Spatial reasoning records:
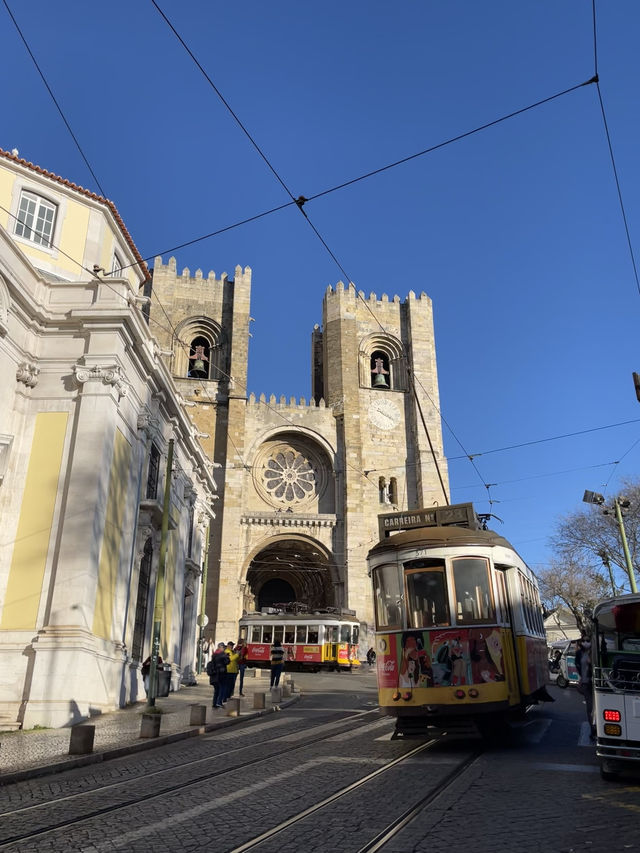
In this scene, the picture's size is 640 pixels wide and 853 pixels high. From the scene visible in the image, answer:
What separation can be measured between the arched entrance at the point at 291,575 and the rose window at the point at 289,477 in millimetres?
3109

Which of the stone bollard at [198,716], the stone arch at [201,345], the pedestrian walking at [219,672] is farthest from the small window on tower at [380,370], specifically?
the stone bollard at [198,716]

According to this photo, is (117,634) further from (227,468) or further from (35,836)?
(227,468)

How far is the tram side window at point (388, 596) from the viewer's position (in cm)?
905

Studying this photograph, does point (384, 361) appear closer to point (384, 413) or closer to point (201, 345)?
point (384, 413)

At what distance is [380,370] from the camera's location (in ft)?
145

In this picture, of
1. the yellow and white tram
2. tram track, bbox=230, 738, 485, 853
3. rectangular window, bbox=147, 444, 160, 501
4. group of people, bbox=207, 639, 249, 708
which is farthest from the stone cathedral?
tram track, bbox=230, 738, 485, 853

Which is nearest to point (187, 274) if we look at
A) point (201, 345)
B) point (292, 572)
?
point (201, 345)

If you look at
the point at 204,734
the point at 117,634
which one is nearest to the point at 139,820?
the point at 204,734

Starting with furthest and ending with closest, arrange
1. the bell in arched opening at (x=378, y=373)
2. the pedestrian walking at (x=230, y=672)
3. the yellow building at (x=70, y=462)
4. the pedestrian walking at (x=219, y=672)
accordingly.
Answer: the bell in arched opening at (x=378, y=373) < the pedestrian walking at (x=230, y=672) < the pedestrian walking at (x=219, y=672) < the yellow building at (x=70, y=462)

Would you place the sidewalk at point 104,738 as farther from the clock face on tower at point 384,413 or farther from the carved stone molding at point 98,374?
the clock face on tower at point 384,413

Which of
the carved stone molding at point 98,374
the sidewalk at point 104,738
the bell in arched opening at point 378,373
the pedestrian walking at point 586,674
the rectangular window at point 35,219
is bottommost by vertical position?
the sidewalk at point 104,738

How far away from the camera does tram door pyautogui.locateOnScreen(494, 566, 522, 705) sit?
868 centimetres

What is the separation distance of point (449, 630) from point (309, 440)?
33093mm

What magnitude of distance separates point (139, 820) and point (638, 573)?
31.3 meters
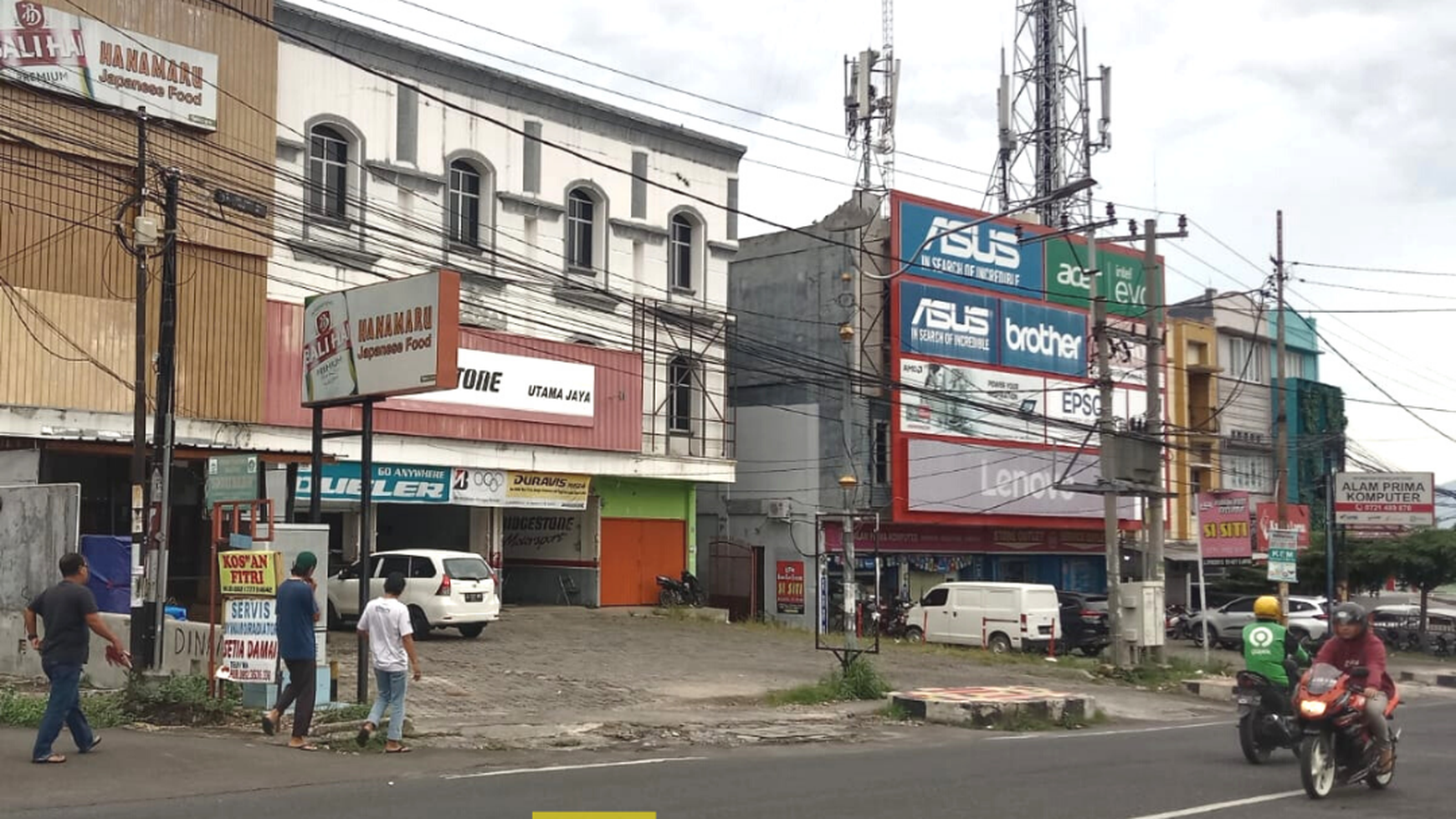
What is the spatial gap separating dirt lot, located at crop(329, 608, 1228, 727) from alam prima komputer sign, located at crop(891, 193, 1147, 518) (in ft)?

__SHORT EXERCISE__
Reproduce the lines from the one containing "What magnitude of" through the end of the records, both ends included, without the pictures.

__FINISHED ANSWER__
What magnitude of distance separates point (139, 820) and point (638, 573)?
31.3 meters
What is the spatial gap separating dirt lot, located at crop(329, 608, 1228, 727) from alam prima komputer sign, located at crop(891, 193, 1147, 518) (in ft)?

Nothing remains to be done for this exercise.